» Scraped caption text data
----

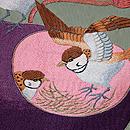 雀のお宿は瓢名古屋帯 質感・風合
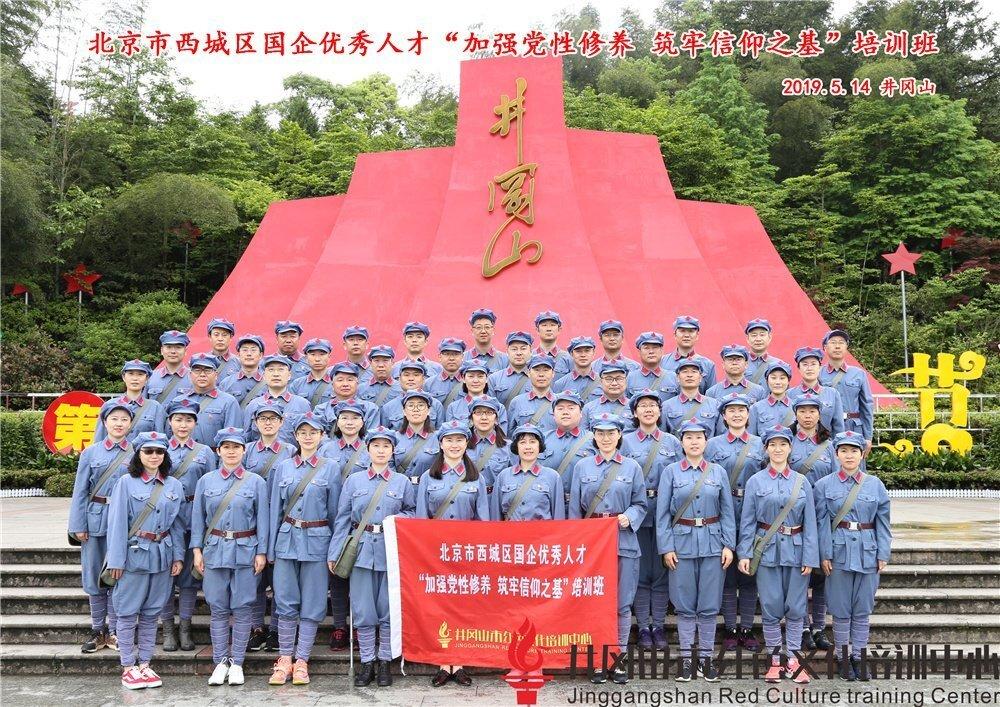 """北京市西城区国企优秀人才""""加强党性修养 筑牢信仰之基""""培训班"""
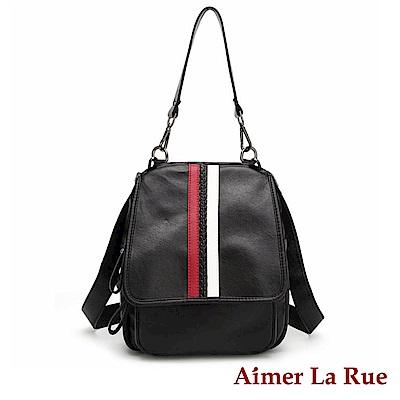 Aimer La Rue 維多利亞兩用後背包-線條款(快)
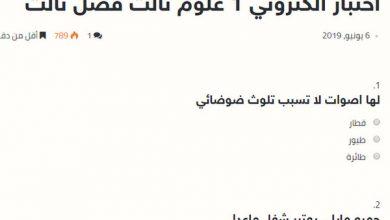 Photo of اختبارات الكترونية تدريبة للصف الثالث الفصل الثالث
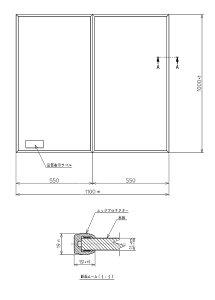 TOTO 浴室関連器具 ふろふた●大型バス 2枚 1100×1000mm PCA1102#NW1風呂ふた・風呂フタ・フロフタ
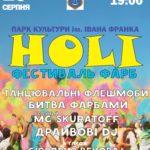Самое красочное безумие этим летом в городе Калуш!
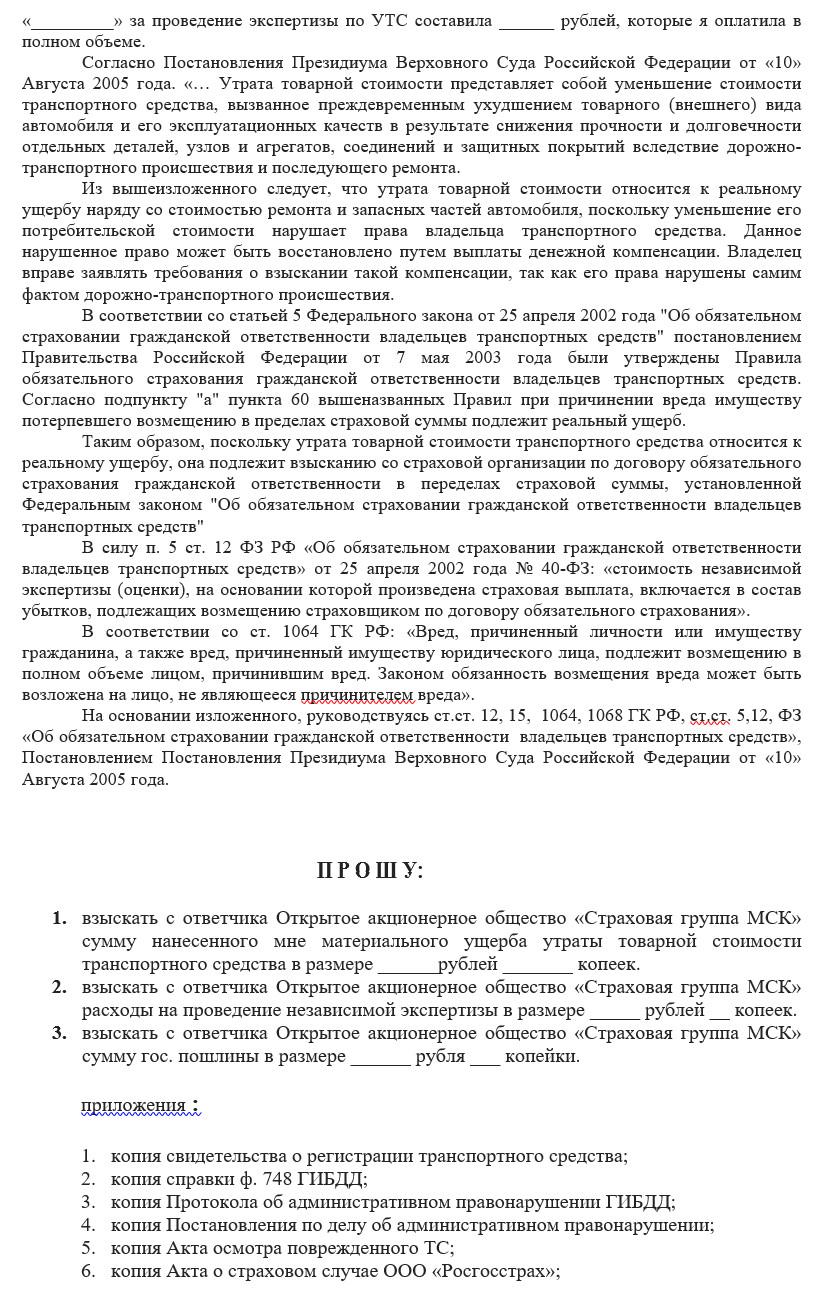obrazec-zayavleniya-na-vzyskanie-uts-avtomobilya-isk-v-sud-8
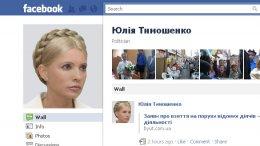Узница Тимошенко завела страничку на Facebook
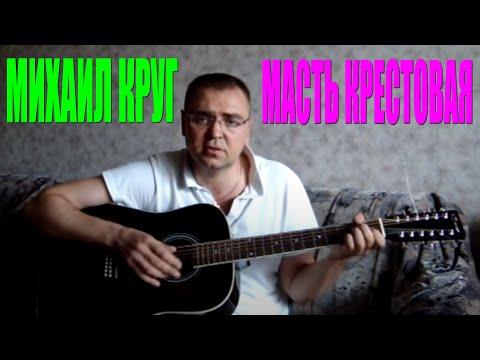 Михаил Круг - Масть крестовая (Docentoff. Вариант исполнения песни Михаила Круга)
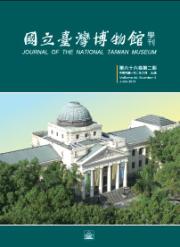 國立臺灣博物館學刊66-2期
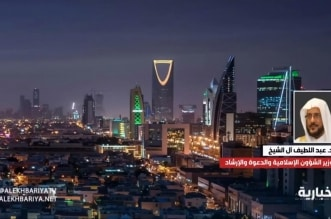 توجيه من وزير الشؤون الإسلامية للأئمة بعد فتح المساجد - المواطن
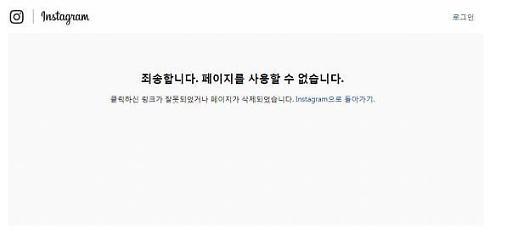버닝썬 이문호 SNS 삭제…네티즌 당당한 거 아니었어?
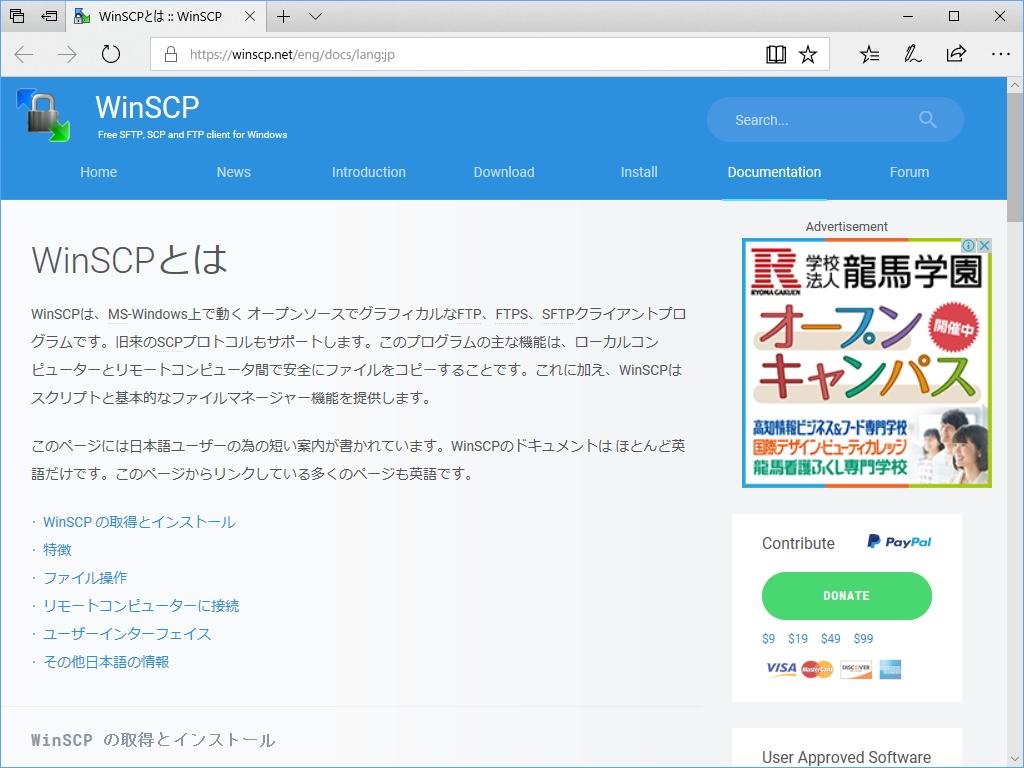 「WinSCP」の公式サイト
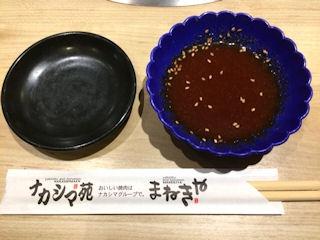 ナカシマ苑まねきや加古川店焼肉のタレと小皿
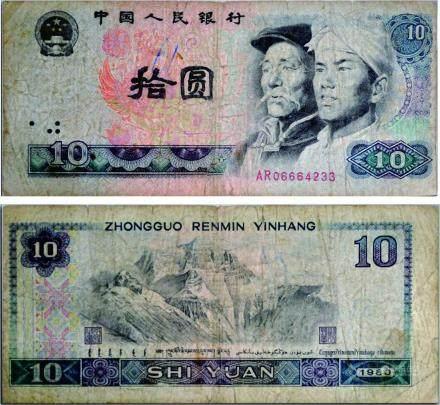 1980年10元人民币错币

----

» ASSIGNMENT
Leave the images aside and transcribe all entries exactly.

» TASK RESULT
 雀のお宿は瓢名古屋帯 質感・風合
 """北京市西城区国企优秀人才""""加强党性修养 筑牢信仰之基""""培训班"""
 Aimer La Rue 維多利亞兩用後背包-線條款(快)
 Photo of اختبارات الكترونية تدريبة للصف الثالث الفصل الثالث
 TOTO 浴室関連器具 ふろふた●大型バス 2枚 1100×1000mm PCA1102#NW1風呂ふた・風呂フタ・フロフタ
Самое красочное безумие этим летом в городе Калуш!
obrazec-zayavleniya-na-vzyskanie-uts-avtomobilya-isk-v-sud-8
Узница Тимошенко завела страничку на Facebook
 Михаил Круг - Масть крестовая (Docentoff. Вариант исполнения песни Михаила Круга)
 國立臺灣博物館學刊66-2期
 توجيه من وزير الشؤون الإسلامية للأئمة بعد فتح المساجد - المواطن
버닝썬 이문호 SNS 삭제…네티즌 당당한 거 아니었어?
 「WinSCP」の公式サイト
 ナカシマ苑まねきや加古川店焼肉のタレと小皿
 1980年10元人民币错币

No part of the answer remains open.